▶ **Énoncé A**
Selon l'article, pourquoi la manifestation prévue le 15 novembre n'a-t-elle pas eu lieu ? Répondez en une ou deux phrases.
= = =
Une nouvelle manifestation etait appelée pour le 15 novembre, mais elle a été interdite suite aux attentats du 13 novembre.

 

Saint-Denis (France). Lundi 9 novembre, plusieurs migrants hébergés dans un foyer Adoma suite à l’expulsion du lycée Jean Quarré devaient être expulsés du centre. Un piquet de solidarité a été organisé le jour même et les 11 personnes qui devaient être expulsées ont finalement pu ré-intégrer le foyer en attendant qu’une autre solution d’hébergement soit trouvé.

Voici le communiqué rédigé par les migrant-es du centre :

« Nous sommes migrants, nous sommes plus que 35 en tout, des maghrébins, des soudanais. Demain nous allons être 11 à la rue comme beaucoup après l’expulsion du lycée Jean Quarré (la préfecture avait annoncé qu’il y a aurait au moins un mois d’hébergement pour tous, c’était le 24 octobre). Nous étions ensemble au lycée Jean Quarré; beaucoup sont demandeurs d’asile. Ce que nous voulons c’est d’être toujours là, rester au foyer et d’avoir la régularisation pour tous. »
= = =
▶ **Énoncé B**
Affichez chaque ligne des enregistrements qui contient le mot "choices". La casse doit être respectée.

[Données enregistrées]
= = =
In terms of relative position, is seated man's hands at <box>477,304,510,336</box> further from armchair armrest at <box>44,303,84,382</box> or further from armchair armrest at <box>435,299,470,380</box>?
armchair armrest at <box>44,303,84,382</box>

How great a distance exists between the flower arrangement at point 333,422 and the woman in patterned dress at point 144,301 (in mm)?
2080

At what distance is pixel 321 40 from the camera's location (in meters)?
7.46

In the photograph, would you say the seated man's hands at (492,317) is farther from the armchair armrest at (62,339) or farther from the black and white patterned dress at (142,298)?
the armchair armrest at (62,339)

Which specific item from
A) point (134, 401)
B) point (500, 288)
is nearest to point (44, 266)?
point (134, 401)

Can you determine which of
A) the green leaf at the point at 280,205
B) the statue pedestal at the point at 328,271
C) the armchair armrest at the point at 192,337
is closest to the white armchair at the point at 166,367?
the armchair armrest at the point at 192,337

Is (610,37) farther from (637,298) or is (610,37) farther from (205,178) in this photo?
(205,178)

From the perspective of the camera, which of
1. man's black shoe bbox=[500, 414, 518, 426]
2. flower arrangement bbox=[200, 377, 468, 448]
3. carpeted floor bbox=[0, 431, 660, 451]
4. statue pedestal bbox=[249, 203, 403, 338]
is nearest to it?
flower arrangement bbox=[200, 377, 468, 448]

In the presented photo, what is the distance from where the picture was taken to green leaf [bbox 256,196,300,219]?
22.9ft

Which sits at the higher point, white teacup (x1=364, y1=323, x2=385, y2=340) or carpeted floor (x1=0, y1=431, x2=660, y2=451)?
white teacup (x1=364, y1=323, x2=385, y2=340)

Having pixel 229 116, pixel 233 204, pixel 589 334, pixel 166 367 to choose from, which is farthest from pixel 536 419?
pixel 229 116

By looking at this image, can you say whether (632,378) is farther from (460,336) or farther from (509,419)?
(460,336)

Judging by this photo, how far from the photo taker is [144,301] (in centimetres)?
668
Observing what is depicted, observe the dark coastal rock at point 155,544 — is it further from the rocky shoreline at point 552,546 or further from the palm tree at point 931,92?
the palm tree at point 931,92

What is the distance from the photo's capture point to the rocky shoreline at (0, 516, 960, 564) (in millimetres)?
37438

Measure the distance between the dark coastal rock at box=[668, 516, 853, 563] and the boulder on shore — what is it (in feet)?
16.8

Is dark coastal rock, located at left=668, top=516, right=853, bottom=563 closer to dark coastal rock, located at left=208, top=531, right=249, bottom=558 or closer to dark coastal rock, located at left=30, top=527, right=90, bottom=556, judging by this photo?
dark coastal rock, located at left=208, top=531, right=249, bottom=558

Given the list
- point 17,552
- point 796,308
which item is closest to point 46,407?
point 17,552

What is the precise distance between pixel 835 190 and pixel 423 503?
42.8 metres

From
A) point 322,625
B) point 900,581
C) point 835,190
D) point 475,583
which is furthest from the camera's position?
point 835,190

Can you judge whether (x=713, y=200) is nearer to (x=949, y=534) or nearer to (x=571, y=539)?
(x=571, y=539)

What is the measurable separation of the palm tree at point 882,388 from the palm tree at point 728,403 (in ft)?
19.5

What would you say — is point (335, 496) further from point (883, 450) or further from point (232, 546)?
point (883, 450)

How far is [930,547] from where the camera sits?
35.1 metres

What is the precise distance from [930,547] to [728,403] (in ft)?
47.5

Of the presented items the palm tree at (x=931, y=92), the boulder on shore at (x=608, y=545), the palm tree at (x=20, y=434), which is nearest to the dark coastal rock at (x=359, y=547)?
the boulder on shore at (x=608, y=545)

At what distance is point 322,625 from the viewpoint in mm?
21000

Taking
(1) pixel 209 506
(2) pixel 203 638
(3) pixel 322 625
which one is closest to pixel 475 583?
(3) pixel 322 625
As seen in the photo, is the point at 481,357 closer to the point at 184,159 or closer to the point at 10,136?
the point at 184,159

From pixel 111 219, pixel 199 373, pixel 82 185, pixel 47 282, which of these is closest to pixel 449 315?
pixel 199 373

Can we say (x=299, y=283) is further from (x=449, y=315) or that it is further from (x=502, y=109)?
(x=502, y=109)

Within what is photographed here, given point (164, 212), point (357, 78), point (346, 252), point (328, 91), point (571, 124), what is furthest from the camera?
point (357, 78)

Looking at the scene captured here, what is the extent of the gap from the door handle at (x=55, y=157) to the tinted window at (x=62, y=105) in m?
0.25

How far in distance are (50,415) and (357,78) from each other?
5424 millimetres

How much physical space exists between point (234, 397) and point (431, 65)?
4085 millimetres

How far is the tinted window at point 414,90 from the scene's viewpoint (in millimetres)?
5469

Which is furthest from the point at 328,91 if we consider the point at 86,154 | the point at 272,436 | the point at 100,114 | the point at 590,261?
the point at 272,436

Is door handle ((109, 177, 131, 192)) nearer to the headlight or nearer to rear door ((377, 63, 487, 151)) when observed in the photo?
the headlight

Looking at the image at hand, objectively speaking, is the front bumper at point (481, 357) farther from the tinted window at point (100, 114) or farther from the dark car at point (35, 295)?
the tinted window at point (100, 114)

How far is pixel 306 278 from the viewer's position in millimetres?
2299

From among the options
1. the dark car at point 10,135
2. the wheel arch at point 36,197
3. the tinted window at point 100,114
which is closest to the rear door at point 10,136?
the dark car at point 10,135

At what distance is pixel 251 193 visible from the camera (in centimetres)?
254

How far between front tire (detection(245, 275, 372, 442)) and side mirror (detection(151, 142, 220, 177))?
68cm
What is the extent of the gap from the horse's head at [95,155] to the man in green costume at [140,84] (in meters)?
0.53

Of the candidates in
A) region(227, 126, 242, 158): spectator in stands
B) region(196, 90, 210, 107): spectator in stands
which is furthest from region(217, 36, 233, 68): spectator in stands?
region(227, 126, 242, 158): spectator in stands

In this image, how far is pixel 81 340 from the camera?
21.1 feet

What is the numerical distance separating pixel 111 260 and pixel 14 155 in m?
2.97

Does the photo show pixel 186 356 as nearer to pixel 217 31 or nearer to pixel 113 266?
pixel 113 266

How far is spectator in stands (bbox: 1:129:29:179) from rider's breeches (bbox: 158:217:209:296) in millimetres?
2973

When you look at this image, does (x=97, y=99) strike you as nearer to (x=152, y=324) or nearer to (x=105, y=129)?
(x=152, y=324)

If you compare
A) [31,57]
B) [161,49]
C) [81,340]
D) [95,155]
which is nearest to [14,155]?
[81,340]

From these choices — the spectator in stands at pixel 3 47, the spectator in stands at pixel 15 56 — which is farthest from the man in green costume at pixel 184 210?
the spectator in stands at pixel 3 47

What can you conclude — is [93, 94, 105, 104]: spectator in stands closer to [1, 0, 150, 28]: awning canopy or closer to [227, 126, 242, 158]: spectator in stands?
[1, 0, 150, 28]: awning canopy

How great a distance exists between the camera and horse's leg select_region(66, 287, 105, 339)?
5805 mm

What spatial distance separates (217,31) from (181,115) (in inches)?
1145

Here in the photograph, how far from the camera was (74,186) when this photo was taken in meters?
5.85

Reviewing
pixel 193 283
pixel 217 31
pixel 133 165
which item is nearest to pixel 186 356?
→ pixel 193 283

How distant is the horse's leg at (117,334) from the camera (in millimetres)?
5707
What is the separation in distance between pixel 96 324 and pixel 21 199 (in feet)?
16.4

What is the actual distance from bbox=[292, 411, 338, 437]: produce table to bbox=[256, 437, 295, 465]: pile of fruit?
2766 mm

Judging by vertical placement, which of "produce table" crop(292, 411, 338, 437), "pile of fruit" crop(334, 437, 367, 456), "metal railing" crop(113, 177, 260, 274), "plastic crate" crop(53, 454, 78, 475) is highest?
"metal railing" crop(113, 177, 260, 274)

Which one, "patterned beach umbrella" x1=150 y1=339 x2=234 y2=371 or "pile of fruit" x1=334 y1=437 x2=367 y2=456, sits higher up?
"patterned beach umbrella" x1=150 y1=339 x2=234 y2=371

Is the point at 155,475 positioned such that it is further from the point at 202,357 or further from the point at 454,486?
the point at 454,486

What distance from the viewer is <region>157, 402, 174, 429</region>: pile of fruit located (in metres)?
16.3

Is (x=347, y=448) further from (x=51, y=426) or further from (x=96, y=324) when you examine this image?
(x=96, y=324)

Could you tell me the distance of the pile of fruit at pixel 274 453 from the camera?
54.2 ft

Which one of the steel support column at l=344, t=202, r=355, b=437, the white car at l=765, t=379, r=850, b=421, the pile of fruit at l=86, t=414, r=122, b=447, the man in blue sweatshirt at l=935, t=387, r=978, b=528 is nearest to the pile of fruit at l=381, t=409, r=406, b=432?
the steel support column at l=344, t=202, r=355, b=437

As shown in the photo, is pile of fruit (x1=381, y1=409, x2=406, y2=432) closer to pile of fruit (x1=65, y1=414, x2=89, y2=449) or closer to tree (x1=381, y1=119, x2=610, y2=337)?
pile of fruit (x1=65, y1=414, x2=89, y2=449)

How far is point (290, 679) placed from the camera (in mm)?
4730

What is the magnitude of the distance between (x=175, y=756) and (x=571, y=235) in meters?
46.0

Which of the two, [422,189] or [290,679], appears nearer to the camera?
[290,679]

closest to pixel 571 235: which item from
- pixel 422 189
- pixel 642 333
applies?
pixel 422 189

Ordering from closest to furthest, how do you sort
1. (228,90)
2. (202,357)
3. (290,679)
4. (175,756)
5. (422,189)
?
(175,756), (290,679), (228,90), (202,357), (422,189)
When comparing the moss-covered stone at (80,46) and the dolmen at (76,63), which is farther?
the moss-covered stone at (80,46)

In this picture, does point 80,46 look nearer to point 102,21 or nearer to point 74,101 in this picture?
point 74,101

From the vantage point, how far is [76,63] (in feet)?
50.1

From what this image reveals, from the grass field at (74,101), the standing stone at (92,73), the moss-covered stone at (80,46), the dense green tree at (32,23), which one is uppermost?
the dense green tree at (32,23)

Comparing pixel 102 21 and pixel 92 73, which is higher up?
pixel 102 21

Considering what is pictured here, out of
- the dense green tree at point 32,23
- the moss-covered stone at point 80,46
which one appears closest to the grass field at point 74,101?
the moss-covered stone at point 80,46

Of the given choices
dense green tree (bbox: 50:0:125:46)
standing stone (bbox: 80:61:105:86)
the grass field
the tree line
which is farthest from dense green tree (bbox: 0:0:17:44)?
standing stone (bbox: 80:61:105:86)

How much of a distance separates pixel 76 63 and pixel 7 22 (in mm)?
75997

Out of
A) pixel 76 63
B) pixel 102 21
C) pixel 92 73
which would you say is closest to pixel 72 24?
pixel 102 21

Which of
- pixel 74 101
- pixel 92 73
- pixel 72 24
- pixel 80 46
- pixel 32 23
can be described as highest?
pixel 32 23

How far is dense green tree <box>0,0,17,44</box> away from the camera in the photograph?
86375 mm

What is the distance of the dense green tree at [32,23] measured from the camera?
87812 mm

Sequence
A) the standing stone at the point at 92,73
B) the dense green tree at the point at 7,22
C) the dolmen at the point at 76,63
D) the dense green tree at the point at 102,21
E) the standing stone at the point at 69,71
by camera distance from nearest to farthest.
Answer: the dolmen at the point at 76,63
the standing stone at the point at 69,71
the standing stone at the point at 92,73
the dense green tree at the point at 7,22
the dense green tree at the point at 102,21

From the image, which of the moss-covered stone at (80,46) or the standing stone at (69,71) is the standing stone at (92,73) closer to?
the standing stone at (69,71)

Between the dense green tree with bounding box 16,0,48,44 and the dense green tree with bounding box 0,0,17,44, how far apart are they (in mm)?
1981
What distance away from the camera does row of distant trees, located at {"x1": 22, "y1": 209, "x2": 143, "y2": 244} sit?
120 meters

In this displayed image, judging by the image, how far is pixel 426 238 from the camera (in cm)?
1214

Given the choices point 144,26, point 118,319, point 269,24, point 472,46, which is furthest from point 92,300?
= = =
▶ **Solution complète A**
Elle a été interdite à la suite des attentats du 13 novembre.

▶ **Solution complète B**
From these choices — the spectator in stands at pixel 3 47, the spectator in stands at pixel 15 56 — which is farthest from the man in green costume at pixel 184 210?
Of the given choices
Given the choices point 144,26, point 118,319, point 269,24, point 472,46, which is furthest from point 92,300?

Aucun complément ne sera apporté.